For ordinary Malaysians, however, the promises offer no silver lining during these tough times.
"Business has slowed by half this year. If I'm still losing money by next year's Hari Raya, I'll just close up shop and head back to my farm," said clothes vendor Mohd Harif Jamin, 46.
Indeed, all is not well financially for the average Malaysian.
Last year, average monthly household income was RM4,585 (S$1,508), with the mean household expenditure at RM3,578.
Malaysia has the highest household debt in Asia, amounting to 87.9 per cent of the gross domestic product as of December last year.
Prime Minister Najib Razak, in his opening speech yesterday, promised to alleviate the people's burden through government programmes such as the cash handout scheme BR1M and affordable housing projects.
He acknowledged that housing and cost of living are "huge issues and have become the people's main worry".
Consumers have held back from spending since Malaysia implemented a 6 per cent goods and services tax (GST) in April.
Shopping malls in Kuala Lumpur remain packed during weekends. But few people are carrying shopping bags, a telling sign which reinforces official data showing that private consumption has fallen by more than half since the start of the year.
In his speech, Datuk Seri Najib defended the consumption tax, arguing that it was a necessary tool to keep the government's civil service running.

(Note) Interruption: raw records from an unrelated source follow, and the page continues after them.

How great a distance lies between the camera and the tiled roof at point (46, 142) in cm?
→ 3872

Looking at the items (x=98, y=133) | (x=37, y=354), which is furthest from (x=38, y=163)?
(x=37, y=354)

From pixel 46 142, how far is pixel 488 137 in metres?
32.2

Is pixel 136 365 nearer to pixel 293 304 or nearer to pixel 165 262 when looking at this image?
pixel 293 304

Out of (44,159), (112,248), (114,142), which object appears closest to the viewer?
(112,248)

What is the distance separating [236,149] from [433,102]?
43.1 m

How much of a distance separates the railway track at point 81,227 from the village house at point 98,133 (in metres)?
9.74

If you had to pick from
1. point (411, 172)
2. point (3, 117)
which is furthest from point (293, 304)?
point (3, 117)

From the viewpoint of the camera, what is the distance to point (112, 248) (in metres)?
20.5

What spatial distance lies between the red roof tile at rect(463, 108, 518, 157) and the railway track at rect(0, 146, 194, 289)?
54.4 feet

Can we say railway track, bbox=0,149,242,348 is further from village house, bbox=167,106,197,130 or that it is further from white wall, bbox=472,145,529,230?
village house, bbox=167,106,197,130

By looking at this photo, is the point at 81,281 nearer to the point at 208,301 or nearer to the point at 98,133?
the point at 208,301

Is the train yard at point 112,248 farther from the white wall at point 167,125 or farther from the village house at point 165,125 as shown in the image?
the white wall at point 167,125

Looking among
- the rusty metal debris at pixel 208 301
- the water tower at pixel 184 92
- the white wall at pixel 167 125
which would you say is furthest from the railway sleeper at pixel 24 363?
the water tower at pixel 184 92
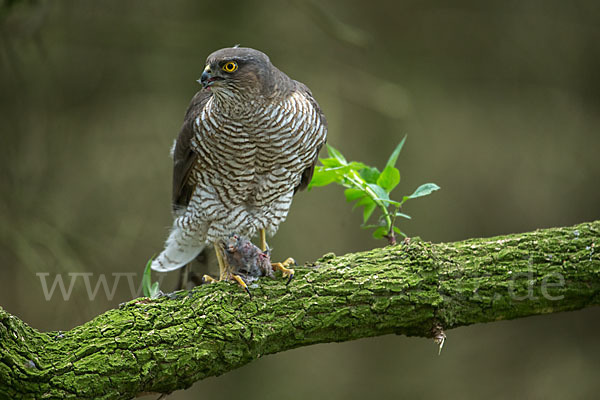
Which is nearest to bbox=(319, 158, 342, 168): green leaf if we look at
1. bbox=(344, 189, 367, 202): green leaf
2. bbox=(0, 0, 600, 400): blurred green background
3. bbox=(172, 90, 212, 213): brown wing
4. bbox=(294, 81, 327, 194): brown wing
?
bbox=(344, 189, 367, 202): green leaf

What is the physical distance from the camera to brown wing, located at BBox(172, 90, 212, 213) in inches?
126

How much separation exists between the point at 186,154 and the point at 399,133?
10.4 ft

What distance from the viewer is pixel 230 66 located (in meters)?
2.92

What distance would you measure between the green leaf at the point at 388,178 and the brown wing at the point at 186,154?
104 cm

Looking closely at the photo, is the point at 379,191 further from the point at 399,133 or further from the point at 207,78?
the point at 399,133

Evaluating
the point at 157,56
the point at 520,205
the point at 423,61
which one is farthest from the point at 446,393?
A: the point at 157,56

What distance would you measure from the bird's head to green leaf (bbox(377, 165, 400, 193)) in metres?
0.75

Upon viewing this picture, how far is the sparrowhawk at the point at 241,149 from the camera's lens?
297cm

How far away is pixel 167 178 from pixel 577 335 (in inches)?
170

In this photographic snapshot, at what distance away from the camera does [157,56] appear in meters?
5.64

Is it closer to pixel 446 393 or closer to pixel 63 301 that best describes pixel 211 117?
pixel 63 301

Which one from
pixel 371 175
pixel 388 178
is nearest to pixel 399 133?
pixel 371 175

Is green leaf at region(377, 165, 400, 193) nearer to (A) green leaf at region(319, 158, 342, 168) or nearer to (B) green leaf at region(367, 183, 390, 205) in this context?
(B) green leaf at region(367, 183, 390, 205)

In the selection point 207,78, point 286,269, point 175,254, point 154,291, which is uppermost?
point 207,78
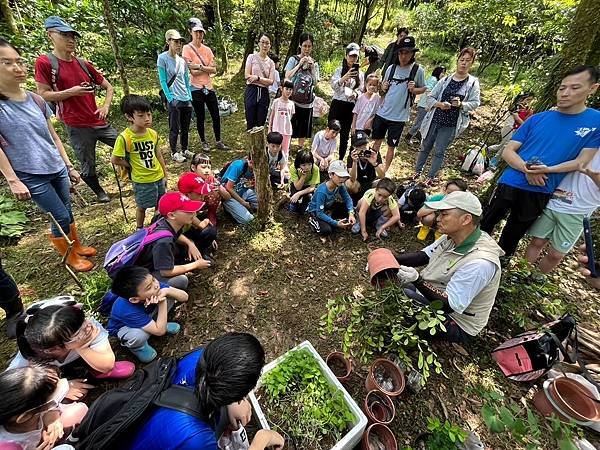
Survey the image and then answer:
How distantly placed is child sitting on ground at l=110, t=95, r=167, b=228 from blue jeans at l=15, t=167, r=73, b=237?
626 millimetres

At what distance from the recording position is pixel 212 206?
180 inches

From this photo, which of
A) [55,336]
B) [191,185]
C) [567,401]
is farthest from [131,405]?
[567,401]

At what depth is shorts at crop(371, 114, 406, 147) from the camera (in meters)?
5.73

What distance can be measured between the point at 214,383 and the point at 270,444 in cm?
95

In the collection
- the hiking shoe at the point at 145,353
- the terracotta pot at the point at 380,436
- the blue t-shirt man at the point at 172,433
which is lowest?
the hiking shoe at the point at 145,353

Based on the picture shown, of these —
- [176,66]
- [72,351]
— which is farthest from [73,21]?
[72,351]

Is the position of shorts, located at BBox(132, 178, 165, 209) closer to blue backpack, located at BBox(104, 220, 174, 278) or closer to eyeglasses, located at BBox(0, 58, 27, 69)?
blue backpack, located at BBox(104, 220, 174, 278)

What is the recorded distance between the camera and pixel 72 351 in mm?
2500

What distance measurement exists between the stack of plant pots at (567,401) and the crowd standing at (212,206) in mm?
828

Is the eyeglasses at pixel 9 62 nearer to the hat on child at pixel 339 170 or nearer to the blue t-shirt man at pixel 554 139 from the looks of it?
the hat on child at pixel 339 170

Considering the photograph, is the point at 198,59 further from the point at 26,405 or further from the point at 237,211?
the point at 26,405

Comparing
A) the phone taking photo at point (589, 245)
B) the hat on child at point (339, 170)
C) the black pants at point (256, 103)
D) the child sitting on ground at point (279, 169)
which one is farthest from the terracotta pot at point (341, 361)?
the black pants at point (256, 103)

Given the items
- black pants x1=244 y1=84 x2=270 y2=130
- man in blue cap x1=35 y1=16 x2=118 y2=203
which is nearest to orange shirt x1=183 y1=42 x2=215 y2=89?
black pants x1=244 y1=84 x2=270 y2=130

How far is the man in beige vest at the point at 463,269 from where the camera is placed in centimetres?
257
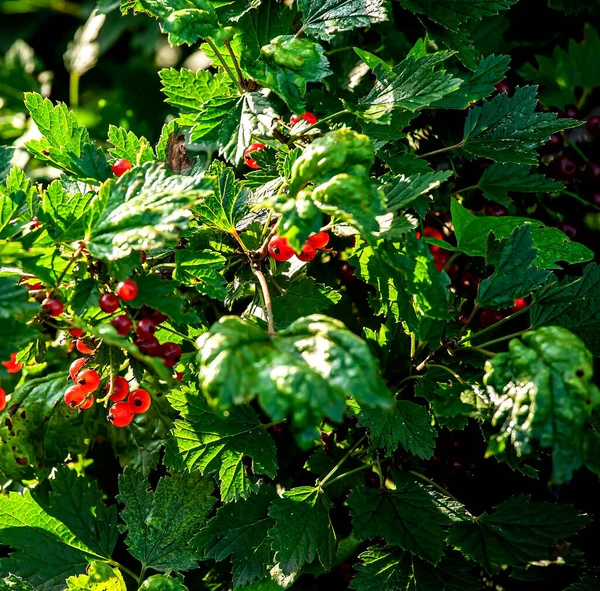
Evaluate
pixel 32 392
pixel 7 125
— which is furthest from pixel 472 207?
pixel 7 125

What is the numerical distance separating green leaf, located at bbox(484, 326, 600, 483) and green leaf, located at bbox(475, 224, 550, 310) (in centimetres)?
17

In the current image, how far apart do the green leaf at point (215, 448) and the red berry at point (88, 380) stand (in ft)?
0.45

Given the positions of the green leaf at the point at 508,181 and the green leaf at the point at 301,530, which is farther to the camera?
the green leaf at the point at 508,181

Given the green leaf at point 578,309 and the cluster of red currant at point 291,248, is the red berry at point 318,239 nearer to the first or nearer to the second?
the cluster of red currant at point 291,248

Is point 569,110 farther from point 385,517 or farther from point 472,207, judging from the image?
point 385,517

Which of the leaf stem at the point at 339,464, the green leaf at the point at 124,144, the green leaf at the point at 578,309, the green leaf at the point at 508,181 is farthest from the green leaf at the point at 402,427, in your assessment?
the green leaf at the point at 124,144

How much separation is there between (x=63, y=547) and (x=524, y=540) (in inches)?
30.2

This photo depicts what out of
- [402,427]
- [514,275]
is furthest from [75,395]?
[514,275]

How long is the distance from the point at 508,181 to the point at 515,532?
594mm

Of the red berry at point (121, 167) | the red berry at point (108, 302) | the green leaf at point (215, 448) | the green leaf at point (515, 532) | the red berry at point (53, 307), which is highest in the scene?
the red berry at point (121, 167)

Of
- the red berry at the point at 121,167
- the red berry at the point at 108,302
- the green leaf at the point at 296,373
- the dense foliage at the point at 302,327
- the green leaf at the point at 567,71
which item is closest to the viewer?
the green leaf at the point at 296,373

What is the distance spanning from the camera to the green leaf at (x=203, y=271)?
96 centimetres

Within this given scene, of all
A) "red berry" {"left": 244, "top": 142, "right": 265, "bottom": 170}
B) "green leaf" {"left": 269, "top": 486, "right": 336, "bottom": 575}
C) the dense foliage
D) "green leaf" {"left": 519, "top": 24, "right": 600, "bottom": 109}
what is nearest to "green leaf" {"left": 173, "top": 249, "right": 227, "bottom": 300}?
the dense foliage

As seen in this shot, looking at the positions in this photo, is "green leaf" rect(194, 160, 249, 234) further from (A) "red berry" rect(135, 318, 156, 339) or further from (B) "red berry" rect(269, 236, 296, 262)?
(A) "red berry" rect(135, 318, 156, 339)
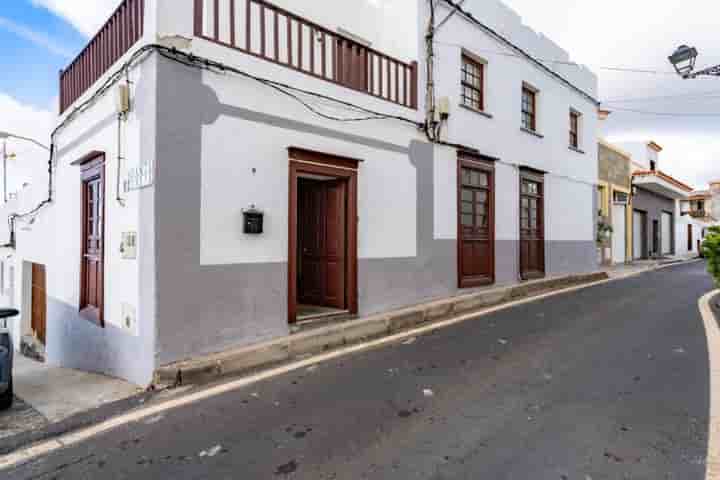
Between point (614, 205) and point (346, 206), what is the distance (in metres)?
16.8

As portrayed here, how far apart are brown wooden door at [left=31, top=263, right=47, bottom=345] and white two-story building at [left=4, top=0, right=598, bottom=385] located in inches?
3.6

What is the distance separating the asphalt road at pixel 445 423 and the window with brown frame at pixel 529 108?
7.43 meters

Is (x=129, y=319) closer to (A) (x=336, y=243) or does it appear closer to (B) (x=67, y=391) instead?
(B) (x=67, y=391)

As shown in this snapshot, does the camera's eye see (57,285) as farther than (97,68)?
Yes

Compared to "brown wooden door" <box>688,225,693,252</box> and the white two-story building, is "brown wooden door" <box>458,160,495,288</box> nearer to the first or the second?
the white two-story building

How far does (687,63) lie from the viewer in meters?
9.27

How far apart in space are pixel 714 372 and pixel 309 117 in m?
5.60

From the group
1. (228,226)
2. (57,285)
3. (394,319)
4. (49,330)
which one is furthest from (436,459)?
(49,330)

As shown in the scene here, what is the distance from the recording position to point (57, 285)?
297 inches

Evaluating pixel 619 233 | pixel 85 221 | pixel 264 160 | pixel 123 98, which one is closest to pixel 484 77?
pixel 264 160

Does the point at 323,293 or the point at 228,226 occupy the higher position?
the point at 228,226

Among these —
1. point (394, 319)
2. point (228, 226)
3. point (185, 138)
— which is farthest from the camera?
point (394, 319)

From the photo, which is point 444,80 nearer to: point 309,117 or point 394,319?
point 309,117

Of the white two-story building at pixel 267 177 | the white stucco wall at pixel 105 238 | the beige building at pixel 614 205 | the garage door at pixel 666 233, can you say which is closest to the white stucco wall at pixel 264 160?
the white two-story building at pixel 267 177
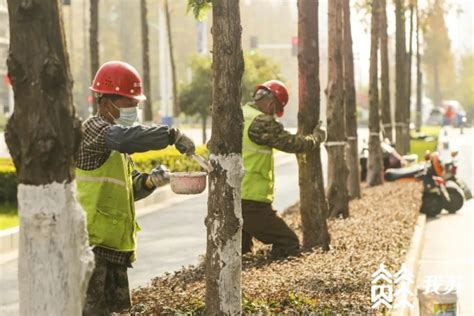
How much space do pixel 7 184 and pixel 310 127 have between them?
8130 mm

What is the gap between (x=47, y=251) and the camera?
4.65m

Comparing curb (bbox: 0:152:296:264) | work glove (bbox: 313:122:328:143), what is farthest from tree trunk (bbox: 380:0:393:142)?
work glove (bbox: 313:122:328:143)

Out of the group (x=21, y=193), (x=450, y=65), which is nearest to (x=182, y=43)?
(x=450, y=65)

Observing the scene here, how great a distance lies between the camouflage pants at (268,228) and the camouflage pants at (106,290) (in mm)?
3240

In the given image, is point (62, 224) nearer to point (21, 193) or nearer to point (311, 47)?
point (21, 193)

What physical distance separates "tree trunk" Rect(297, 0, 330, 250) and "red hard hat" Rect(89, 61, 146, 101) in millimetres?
4183

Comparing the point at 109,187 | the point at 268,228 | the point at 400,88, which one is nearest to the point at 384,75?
the point at 400,88

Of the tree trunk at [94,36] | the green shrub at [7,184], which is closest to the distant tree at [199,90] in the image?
the tree trunk at [94,36]

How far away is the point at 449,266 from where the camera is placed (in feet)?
41.7

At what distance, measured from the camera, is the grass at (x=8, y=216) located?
1511 centimetres

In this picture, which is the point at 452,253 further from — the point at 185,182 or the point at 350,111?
the point at 185,182

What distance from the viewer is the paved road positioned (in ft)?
35.3

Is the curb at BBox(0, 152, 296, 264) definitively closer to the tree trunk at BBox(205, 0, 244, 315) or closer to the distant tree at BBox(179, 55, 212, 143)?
the tree trunk at BBox(205, 0, 244, 315)

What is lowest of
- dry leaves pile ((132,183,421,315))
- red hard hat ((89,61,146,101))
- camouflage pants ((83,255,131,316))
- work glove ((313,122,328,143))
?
dry leaves pile ((132,183,421,315))
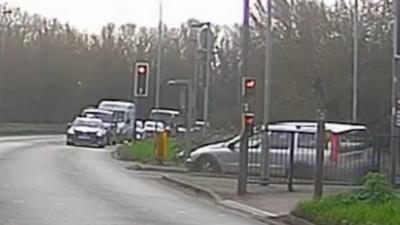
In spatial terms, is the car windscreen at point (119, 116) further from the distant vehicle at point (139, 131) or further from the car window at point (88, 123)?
the car window at point (88, 123)

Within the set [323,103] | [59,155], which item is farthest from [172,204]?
[323,103]

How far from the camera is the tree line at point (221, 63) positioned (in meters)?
54.1

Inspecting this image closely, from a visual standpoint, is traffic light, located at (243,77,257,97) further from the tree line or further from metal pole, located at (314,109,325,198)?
the tree line

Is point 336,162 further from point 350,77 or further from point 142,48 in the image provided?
point 142,48

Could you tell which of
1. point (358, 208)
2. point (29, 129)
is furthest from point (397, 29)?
point (29, 129)

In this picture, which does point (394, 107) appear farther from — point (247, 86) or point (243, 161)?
point (247, 86)

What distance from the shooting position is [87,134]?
57.9 meters

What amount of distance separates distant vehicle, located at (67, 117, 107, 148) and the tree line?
666cm

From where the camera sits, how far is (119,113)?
67.5m

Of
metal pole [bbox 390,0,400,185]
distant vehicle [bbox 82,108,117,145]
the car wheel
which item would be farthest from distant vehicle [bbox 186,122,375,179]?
distant vehicle [bbox 82,108,117,145]

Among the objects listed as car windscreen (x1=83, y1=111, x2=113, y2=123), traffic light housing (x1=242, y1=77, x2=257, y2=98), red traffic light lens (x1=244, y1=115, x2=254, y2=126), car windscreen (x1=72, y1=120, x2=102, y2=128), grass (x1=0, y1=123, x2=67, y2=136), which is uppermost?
traffic light housing (x1=242, y1=77, x2=257, y2=98)

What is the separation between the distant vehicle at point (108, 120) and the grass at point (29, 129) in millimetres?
10966

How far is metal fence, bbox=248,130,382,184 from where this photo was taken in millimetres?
24594

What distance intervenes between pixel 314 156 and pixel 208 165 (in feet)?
17.9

Malaysia's 1.61 million civil servants also make up the bulk of Umno's supporters, and they help ensure the party garners sufficient votes to stay in power.
Despite the assurances given by Mr Najib, Malaysians are unlikely to open up their wallets.
Driven by concerns over a weaker economy, declining ringgit and political instability, consumer sentiment has declined to its lowest in a decade, according to a survey released last month by Nielsen Malaysia.
Besides implementing the GST, this year the government raised toll rates and public transport fares in urban areas - namely Kuala Lumpur and Selangor.
October inflation rose 2.5 per cent from a year ago, after holding steady near flat earlier this year.
Bank Negara Malaysia expects inflation to peak in the first quarter of next year, potentially hitting between 4 per cent and 5 per cent.
On Wednesday, Umno Youth chief Khairy Jamaluddin rejected further price hikes.
"Enough is enough. Stop these price hikes; no more increases," Mr Khairy said to applause during his opening speech.